**PAGE**
※ ※ ※
SECTION 13.02. Acts of Board, Committee or Officer of Successor Company
--------------------------------------------------------
Valid. Any act or proceeding by any provision of this Indenture authorized or
-----
required to be done or performed by any board, committee or officer of the
Company shall and may be done and performed with like force and effect by the
like board, committee or officer of any Successor Company.
SECTION 13.03. Required Notices or Demands. Except as otherwise expressly
---------------------------
provided in this Indenture, any notice or demand which by any provision of this
Indenture is required or permitted to be given or served by the Trustee or by
the Holders to or on the Company may be given or served by being deposited
postage prepaid in a post office letter box in the United States addressed
(until another address is filed by the Company with the Trustee) as follows:
Electronic Data Systems Corporation, 0000 Xxxxxx Xxxxx, Xxxx Xxxx X0-0X-00,
Xxxxx, Xxxxx 00000-0000, Attention: Chief Financial Officer. Except as otherwise
expressly provided in this Indenture, any notice, direction, request or demand
by the Company or by any Holder to or upon the Trustee may be given or made, for
all purposes, by being deposited postage prepaid in a post office letter box in
the United States addressed to the corporate trust office of the Trustee
initially at [ ] Attention: [ ].
The Company or the Trustee by notice to the other may designate additional or
different addresses for subsequent notices or communications.
Any notice required or permitted to a Registered Holder by the Company or
the Trustee pursuant to the provisions of this Indenture shall be deemed to be
properly mailed by being deposited postage prepaid in a post office letter box
in the United States addressed to such Holder at the address of such Holder as
shown on the Debt Security Register. Any report pursuant to Section 313 of the
Trust Indenture Act shall be transmitted in compliance with subsection (c)
therein.
※ ※ ※
**ROWS**
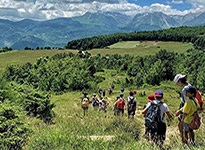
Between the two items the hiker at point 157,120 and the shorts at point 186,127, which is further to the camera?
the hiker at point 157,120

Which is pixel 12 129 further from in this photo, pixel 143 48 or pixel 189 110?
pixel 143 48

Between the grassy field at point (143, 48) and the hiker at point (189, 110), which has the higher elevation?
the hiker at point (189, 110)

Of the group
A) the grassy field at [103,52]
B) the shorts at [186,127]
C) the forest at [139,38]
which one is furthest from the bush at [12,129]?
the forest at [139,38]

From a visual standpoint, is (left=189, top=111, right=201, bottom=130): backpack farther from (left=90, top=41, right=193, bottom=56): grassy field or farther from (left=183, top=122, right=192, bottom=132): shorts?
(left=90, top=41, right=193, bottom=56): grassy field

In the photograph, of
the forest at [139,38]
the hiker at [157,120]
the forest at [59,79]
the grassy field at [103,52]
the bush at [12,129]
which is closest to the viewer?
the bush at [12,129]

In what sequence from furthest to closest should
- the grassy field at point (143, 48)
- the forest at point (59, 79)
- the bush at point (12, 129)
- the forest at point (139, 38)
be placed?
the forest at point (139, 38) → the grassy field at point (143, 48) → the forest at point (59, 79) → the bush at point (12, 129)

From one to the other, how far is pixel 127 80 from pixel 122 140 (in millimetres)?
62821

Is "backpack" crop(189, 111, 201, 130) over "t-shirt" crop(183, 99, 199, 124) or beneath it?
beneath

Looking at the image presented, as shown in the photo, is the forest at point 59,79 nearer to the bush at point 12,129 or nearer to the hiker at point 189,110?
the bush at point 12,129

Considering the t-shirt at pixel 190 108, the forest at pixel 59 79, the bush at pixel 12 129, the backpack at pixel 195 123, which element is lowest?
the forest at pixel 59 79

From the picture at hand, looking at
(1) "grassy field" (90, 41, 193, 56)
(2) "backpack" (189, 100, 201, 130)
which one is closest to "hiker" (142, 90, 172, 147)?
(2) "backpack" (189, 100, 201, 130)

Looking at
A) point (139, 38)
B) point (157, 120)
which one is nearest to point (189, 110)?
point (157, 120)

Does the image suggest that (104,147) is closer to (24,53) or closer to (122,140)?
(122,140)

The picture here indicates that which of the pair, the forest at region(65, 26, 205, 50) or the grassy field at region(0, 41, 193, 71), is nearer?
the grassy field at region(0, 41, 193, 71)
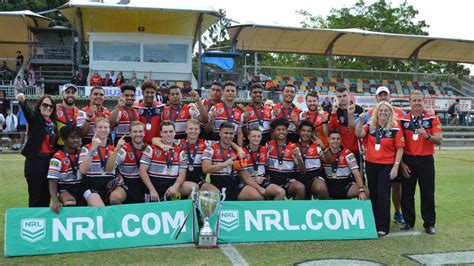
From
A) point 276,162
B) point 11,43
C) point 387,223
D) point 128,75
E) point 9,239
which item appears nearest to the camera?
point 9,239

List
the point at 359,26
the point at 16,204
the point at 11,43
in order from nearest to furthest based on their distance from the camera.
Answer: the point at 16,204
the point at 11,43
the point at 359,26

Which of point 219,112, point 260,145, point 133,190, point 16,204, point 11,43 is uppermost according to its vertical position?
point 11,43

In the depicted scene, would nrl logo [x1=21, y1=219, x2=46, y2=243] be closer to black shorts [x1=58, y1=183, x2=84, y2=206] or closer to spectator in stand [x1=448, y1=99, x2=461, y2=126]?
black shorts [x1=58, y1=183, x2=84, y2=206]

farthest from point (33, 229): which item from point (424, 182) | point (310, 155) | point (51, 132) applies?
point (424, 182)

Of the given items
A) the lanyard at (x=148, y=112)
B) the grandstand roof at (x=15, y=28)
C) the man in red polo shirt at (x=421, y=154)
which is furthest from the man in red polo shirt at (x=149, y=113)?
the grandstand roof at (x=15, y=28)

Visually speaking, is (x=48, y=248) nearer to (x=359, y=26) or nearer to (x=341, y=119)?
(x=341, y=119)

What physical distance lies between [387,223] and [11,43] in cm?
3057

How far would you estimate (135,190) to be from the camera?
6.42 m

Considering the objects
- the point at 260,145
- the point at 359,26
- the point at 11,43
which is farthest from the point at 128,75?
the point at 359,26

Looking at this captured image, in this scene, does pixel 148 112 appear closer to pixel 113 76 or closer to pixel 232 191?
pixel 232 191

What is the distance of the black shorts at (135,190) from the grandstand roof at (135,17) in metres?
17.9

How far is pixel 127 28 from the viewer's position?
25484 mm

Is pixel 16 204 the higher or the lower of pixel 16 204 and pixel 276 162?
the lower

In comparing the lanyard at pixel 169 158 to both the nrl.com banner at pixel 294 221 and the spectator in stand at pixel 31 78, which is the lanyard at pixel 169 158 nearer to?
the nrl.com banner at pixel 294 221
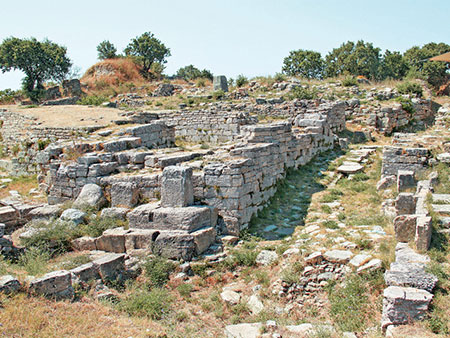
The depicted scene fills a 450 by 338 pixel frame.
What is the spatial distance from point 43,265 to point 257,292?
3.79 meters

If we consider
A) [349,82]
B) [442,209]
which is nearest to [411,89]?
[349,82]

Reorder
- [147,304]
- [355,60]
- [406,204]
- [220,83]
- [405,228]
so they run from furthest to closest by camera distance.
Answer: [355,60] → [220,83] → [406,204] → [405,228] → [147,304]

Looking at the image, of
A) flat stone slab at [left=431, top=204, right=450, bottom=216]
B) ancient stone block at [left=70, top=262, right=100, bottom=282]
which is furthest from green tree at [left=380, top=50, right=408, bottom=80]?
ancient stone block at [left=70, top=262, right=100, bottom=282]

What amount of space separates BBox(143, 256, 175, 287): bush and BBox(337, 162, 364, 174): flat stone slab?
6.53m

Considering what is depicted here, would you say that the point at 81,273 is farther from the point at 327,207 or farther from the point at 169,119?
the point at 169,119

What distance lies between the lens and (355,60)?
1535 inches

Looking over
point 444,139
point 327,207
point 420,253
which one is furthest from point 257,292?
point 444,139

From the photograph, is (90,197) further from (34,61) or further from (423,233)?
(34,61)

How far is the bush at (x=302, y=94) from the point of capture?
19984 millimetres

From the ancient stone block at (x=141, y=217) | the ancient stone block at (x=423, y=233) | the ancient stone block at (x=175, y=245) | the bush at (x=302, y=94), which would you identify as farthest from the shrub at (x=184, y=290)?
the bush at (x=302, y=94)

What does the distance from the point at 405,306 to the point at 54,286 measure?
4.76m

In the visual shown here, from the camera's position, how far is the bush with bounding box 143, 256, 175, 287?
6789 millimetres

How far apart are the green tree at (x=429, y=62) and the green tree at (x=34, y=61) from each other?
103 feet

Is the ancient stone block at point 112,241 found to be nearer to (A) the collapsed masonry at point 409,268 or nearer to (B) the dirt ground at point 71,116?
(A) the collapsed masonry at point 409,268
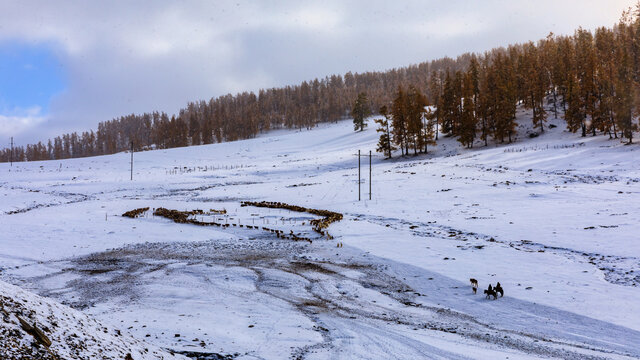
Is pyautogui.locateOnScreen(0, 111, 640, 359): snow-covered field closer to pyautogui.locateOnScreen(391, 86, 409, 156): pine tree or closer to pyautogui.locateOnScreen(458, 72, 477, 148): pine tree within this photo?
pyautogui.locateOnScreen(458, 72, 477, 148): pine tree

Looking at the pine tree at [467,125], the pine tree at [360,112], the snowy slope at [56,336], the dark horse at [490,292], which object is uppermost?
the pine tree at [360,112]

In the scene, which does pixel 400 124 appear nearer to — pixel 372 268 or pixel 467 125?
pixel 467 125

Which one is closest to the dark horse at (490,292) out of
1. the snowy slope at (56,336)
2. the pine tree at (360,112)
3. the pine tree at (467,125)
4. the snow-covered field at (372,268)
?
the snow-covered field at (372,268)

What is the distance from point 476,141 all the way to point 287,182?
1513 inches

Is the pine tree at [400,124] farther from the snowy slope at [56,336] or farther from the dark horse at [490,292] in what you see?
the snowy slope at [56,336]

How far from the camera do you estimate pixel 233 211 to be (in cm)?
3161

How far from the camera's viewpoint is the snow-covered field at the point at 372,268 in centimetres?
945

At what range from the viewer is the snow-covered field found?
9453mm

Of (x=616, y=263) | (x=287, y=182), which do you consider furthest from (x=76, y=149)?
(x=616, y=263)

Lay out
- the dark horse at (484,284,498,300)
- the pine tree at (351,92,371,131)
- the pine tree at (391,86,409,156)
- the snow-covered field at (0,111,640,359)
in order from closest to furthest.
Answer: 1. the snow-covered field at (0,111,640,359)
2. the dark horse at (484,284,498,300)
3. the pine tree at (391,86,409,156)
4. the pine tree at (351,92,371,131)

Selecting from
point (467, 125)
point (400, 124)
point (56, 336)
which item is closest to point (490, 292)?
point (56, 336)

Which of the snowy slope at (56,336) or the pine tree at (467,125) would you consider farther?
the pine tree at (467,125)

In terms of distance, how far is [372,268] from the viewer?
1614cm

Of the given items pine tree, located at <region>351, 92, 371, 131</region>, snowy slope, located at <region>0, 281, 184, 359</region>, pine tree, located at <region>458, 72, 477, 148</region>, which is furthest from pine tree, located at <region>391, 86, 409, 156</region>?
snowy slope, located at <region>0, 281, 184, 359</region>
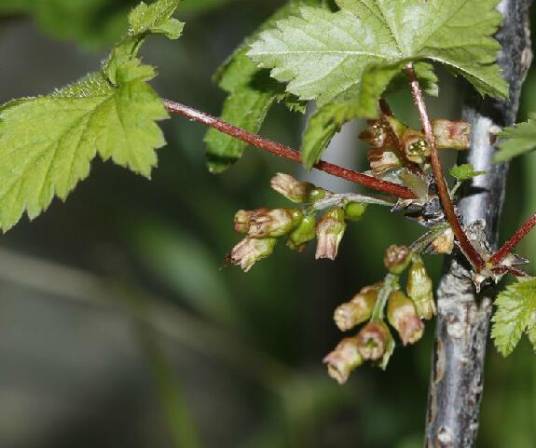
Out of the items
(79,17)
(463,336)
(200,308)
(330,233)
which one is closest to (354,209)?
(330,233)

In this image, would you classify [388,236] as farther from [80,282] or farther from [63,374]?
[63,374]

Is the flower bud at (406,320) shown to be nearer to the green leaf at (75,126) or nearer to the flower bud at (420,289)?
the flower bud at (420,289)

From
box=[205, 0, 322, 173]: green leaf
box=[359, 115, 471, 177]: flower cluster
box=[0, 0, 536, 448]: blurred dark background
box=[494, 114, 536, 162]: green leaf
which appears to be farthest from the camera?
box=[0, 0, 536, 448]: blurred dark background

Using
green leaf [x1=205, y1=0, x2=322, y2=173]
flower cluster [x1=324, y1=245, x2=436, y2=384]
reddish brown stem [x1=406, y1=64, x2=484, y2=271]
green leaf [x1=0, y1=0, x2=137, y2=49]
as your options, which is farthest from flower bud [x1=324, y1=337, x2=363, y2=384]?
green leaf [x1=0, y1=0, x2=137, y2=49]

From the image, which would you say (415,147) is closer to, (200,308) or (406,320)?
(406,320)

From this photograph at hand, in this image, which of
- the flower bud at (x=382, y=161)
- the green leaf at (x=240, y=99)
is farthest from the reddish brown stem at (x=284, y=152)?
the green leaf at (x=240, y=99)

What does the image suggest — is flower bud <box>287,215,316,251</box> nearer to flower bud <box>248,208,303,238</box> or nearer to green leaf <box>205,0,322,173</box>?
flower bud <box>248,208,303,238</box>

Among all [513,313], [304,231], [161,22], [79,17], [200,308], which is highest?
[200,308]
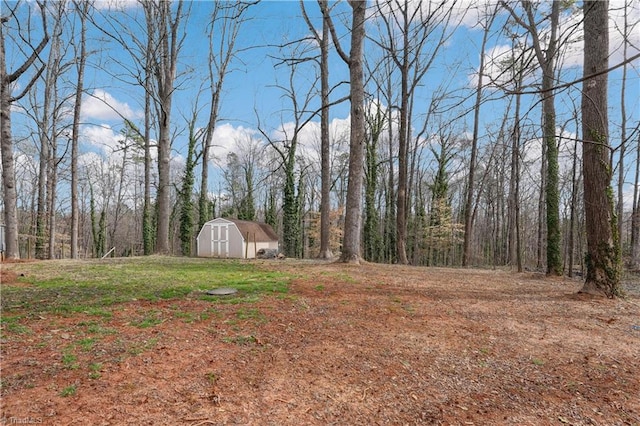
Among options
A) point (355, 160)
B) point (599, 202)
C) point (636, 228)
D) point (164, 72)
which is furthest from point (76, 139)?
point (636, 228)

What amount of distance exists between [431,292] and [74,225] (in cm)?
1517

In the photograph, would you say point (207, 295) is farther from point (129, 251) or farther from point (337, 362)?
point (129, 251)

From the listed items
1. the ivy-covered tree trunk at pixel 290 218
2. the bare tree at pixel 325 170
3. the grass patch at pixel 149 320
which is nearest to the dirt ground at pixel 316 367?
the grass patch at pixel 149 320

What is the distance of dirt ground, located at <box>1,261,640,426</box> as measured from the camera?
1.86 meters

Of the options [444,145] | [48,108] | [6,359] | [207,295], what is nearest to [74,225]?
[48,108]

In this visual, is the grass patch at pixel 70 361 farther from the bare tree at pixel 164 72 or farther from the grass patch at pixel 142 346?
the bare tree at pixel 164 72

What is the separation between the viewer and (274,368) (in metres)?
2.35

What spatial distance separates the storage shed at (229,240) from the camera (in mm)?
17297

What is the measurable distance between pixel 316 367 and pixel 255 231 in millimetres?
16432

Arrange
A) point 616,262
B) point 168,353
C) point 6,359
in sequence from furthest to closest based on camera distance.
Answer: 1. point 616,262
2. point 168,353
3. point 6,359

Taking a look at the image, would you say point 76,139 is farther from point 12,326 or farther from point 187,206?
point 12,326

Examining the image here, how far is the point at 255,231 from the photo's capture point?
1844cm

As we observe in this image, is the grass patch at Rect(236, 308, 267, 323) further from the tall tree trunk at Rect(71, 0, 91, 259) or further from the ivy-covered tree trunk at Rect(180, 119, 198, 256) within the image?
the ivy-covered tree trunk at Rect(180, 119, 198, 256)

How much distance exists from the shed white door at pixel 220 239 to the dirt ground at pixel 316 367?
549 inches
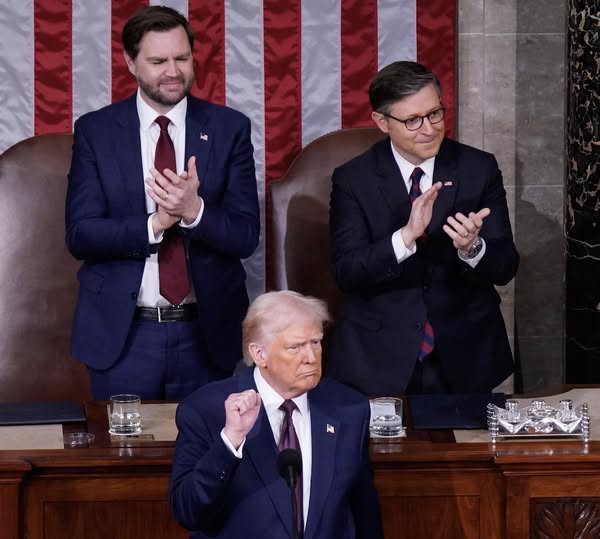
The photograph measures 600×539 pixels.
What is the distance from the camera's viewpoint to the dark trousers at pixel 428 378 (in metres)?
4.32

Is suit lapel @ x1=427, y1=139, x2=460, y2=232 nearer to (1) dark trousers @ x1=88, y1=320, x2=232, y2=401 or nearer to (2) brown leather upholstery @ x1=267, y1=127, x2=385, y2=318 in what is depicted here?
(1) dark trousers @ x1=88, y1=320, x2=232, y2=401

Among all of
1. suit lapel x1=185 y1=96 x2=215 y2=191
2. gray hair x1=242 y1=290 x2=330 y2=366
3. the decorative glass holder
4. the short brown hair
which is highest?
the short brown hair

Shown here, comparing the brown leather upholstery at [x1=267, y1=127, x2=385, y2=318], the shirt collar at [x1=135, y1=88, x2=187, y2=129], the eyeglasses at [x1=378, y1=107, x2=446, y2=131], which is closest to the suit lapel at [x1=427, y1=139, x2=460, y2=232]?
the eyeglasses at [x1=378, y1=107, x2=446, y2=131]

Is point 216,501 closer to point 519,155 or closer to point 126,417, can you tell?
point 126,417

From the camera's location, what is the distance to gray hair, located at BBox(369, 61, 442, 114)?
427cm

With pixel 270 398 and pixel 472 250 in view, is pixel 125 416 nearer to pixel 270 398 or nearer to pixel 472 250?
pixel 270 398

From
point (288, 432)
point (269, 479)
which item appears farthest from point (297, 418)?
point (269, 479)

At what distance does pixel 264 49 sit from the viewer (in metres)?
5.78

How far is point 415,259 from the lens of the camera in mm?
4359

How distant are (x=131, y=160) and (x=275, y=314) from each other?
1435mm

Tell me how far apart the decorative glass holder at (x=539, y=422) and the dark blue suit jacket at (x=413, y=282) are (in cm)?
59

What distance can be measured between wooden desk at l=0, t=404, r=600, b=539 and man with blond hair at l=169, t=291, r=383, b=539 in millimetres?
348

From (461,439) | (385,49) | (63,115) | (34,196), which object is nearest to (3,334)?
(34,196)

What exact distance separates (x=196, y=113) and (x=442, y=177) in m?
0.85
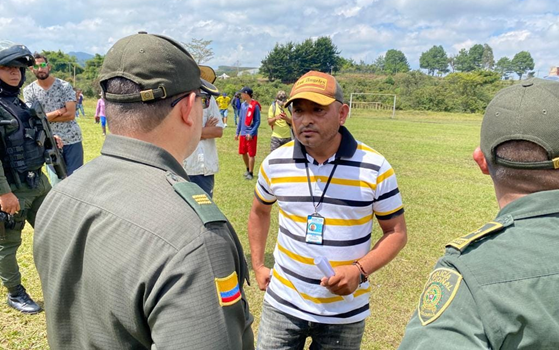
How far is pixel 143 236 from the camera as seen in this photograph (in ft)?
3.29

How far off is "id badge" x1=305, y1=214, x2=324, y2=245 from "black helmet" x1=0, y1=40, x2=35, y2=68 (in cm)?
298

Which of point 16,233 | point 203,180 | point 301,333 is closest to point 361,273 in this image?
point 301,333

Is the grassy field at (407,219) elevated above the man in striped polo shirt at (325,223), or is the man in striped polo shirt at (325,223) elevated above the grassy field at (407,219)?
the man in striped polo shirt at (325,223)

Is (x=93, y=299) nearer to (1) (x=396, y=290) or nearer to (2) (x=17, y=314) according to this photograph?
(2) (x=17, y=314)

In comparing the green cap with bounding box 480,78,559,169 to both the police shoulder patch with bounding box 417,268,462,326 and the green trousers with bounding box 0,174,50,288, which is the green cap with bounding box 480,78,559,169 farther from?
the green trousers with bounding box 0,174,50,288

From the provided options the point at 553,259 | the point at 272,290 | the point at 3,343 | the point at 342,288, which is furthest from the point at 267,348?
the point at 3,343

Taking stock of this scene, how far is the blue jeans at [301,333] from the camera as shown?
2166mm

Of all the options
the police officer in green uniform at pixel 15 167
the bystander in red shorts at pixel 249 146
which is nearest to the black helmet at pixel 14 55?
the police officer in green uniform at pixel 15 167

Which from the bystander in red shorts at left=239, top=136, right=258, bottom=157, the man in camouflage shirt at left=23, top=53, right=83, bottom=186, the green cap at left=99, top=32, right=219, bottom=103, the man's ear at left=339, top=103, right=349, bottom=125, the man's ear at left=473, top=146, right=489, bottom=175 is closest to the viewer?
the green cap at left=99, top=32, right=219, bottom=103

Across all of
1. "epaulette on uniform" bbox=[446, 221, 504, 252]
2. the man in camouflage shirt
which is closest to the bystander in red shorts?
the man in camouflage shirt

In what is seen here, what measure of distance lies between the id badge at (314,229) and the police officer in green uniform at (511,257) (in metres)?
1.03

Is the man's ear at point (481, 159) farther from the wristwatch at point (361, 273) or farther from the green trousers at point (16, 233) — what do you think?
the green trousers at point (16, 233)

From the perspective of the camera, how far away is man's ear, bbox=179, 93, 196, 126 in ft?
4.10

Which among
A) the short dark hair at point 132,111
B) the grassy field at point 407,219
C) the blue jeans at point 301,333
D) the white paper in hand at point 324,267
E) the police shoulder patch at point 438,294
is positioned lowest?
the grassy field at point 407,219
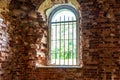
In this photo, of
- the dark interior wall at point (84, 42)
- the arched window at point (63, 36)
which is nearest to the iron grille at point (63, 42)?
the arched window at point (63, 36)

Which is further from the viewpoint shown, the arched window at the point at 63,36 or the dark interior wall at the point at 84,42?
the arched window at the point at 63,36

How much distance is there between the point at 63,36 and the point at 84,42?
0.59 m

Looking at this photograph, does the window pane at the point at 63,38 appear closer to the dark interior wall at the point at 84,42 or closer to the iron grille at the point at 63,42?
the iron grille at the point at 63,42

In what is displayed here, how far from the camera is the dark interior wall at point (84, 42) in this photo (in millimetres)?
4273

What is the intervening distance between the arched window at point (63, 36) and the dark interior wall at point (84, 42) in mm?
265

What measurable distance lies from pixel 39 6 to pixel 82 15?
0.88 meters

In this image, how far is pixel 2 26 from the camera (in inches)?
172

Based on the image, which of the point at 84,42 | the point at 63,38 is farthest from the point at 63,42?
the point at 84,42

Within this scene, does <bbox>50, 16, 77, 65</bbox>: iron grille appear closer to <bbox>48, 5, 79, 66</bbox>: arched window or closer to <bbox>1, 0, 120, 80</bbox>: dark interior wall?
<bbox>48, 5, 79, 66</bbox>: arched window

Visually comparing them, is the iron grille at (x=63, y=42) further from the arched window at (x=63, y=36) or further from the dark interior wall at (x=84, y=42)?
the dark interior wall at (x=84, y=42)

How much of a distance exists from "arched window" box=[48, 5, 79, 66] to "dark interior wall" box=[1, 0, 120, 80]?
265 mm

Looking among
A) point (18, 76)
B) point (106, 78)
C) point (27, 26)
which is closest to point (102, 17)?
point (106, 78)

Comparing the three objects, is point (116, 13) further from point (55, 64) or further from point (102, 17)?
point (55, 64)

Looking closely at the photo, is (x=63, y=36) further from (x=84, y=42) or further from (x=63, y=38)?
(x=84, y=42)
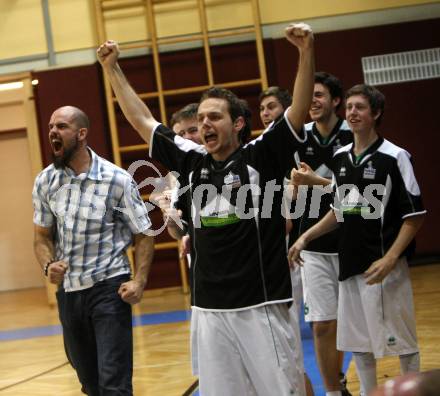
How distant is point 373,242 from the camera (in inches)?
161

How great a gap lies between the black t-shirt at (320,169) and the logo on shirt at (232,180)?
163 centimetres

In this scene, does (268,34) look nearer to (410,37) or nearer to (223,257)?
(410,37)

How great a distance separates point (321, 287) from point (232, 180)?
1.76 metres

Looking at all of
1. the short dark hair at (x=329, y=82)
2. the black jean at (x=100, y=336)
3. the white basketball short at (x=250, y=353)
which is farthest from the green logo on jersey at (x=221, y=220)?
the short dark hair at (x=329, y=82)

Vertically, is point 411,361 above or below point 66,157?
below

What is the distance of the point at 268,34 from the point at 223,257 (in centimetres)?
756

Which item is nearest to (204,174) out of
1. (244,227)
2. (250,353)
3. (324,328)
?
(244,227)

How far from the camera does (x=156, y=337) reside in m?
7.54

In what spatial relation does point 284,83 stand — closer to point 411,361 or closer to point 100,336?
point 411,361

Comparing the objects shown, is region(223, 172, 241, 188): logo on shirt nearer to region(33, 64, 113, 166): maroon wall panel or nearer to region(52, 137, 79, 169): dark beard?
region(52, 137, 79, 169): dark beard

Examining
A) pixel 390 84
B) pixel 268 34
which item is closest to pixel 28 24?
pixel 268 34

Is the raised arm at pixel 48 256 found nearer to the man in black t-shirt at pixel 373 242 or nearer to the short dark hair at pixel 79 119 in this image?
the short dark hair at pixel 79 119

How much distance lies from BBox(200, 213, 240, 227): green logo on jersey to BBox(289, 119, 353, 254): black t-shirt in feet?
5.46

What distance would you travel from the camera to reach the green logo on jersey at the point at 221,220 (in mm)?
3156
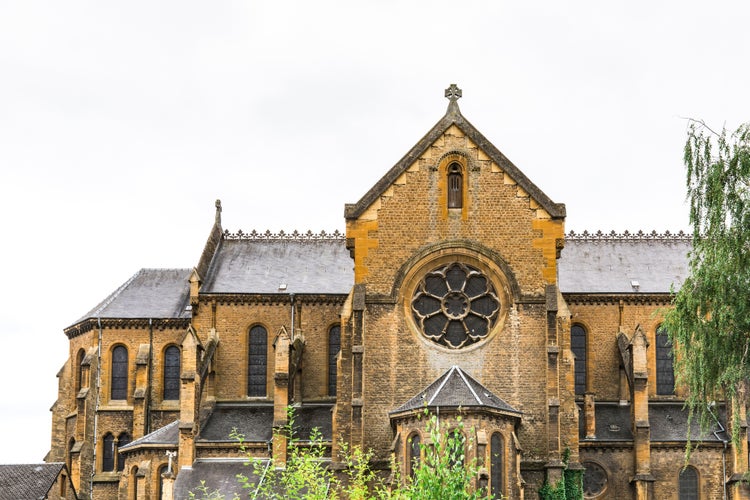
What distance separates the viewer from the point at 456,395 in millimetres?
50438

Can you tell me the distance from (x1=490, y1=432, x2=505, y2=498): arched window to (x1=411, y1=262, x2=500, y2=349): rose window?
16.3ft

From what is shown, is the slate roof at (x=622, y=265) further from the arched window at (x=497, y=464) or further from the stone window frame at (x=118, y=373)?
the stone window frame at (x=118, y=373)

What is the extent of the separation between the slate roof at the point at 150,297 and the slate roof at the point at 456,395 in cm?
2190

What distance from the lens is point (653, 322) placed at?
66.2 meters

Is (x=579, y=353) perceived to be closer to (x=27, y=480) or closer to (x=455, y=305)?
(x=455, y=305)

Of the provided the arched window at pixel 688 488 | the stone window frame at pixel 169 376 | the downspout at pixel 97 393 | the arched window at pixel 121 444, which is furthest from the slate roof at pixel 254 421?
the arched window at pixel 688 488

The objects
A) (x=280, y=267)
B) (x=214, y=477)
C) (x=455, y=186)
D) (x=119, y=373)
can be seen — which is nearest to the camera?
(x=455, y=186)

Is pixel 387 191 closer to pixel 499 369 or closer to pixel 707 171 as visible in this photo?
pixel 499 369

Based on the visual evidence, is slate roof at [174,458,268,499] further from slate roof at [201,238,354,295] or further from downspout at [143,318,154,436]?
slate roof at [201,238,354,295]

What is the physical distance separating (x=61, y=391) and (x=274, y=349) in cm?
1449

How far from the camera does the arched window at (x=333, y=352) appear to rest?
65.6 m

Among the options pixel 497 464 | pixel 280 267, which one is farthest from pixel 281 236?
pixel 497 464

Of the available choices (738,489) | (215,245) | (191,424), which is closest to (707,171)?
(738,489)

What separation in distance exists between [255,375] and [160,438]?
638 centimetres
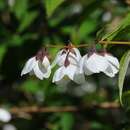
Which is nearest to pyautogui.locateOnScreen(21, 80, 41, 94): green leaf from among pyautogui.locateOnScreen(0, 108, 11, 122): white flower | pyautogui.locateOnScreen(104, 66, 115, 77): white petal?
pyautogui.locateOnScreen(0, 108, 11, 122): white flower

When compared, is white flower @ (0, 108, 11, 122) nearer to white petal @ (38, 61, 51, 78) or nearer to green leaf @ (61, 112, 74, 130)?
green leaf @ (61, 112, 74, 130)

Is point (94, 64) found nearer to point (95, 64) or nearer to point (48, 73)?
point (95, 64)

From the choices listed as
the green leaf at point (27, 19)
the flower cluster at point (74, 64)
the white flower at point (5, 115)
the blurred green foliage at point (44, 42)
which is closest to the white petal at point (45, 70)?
※ ※ ※
**WRITTEN PROBLEM A**
Retype the stretch of the indenture excerpt from "SECTION 13.02. Acts" through "any Successor Company.".
**WRITTEN PROBLEM B**
For each statement, answer yes or no according to the indenture excerpt, and quote the words from it that decide the answer.
(i) A notice to the Company may be given by depositing it postage prepaid in a post office letter box in the United States.
(ii) Only the Trustee may designate additional or different addresses for later notices.
(iii) A notice to a Registered Holder is addressed to that Holder at the address shown on the Debt Security Register.
The entries are drawn from a different source than the indenture excerpt.

**SOLUTION A**
SECTION 13.02. Acts of Board, Committee or Officer of Successor Company
--------------------------------------------------------
Valid. Any act or proceeding by any provision of this Indenture authorized or
-----
required to be done or performed by any board, committee or officer of the
Company shall and may be done and performed with like force and effect by the
like board, committee or officer of any Successor Company.

**SOLUTION B**
(i) Yes: "may be given or served by being deposited postage prepaid in a post office letter box in the United States"
(ii) No: "The Company or the Trustee by notice to the other may designate additional or different addresses"
(iii) Yes: "addressed to such Holder at the address of such Holder as shown on the Debt Security Register"